Si vous demandez à Yuan Tan si elle croit aux extraterrestres, elle rira, puis donnera une réponse raisonnée. Cet équilibre entre raison et fantaisie décrit parfaitement l’approche de l’étudiante en doctorat d’immunologie, propriétaire d’une boutique rétro, dans tous les aspects de sa vie, du choix de ses études à celui de ses vêtements.
La lauréate du prix Worton 2024 du chercheur en formation est une vedette dans son domaine, l’immunologie, et ses travaux sur la façon dont nous pouvons utiliser les cellules souches pour traiter la COVID-19, la grippe et la septicémie rapprochent des découvertes cruciales du chevet des patients.
Vous voulez savoir quelles sont les aspirations professionnelles de Yuan (au-delà du fait d’être une chercheuse primée) et quelle est sa réponse au sujet des extraterrestres? Poursuivez votre lecture pour ce faire.

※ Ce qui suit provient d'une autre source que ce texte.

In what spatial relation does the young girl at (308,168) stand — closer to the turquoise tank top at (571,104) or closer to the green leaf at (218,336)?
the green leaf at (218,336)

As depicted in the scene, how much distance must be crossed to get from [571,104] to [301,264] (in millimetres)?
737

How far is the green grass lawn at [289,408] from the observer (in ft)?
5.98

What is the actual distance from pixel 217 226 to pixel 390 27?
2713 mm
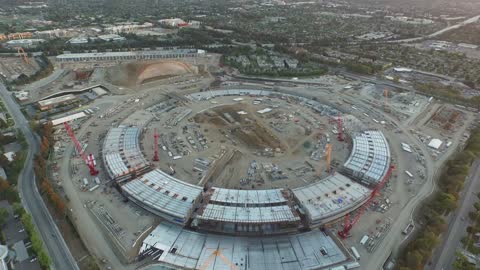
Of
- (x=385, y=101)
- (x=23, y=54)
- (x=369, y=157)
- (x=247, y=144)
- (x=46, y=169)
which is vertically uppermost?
(x=385, y=101)

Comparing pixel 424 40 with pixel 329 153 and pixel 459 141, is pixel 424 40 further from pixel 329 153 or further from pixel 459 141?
pixel 329 153

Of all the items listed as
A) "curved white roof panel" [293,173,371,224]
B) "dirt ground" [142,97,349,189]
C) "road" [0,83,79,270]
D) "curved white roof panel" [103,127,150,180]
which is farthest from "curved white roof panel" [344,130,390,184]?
"road" [0,83,79,270]

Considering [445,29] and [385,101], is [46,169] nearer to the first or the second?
[385,101]

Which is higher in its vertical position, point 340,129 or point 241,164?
point 340,129


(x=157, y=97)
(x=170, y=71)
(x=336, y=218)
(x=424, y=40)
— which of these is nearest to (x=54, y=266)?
(x=336, y=218)

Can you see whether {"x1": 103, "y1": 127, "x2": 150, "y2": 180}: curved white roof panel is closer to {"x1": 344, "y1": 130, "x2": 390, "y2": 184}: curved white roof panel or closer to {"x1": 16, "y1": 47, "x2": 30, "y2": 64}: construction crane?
{"x1": 344, "y1": 130, "x2": 390, "y2": 184}: curved white roof panel

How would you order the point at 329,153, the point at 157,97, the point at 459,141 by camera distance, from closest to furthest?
the point at 329,153
the point at 459,141
the point at 157,97

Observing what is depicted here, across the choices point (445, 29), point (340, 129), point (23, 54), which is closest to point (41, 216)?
point (340, 129)
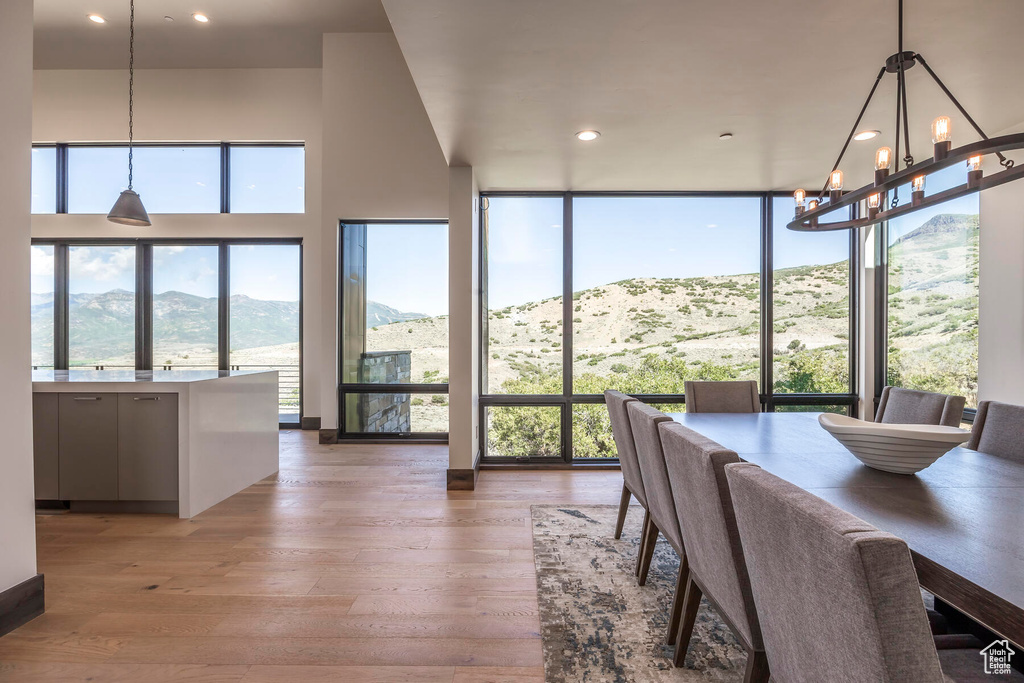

Q: Parlez-nous un peu de votre enfance.
R : Je suis née en Chine et j’ai grandi à Pékin où j’ai vécu jusqu’à l’école intermédiaire. Ma famille a immigré au Canada après ma neuvième année, et j’ai terminé mes études secondaires à Toronto. Ma famille travaille dans le domaine des sciences de la vie : mon grand-père était chirurgien traumatologue, mon père est pharmacien et ma mère est infirmière. Toute la famille est dans le domaine de la biologie et de la médecine.
Pour ce qui est des loisirs, je viens d’une famille chinoise très typique; je pense que cela fait partie de la culture d’avoir beaucoup de pression pour apprendre. Ma mère m’a donc fait suivre de nombreux cours pour couvrir toutes mes bases et voir ce qui m’intéressait. J’ai également appris à jouer du piano; j’ai pris des cours de danser et appris la calligraphie chinoise.
Q: Que vouliez-vous faire quand vous serez grande?
R : Je voulais vraiment devenir astronaute, et je le veux toujours. Mon grand-père m’emmenait toujours au musée des sciences et au planétarium, et j’ai toujours souhaité aller dans l’espace. Cela m’émerveillait.
En poursuivant mes études, j’ai été davantage attirée par la biologie. Je pense que mes antécédents familiaux m’ont donné un intérêt naturel pour cette discipline. Mais l’astronomie et la biologie ont quelque chose en commun : il s’agit de l’inconnu et du connu. Nous savons beaucoup de choses sur la biologie et la planète, mais nous n’en savons pas beaucoup non plus.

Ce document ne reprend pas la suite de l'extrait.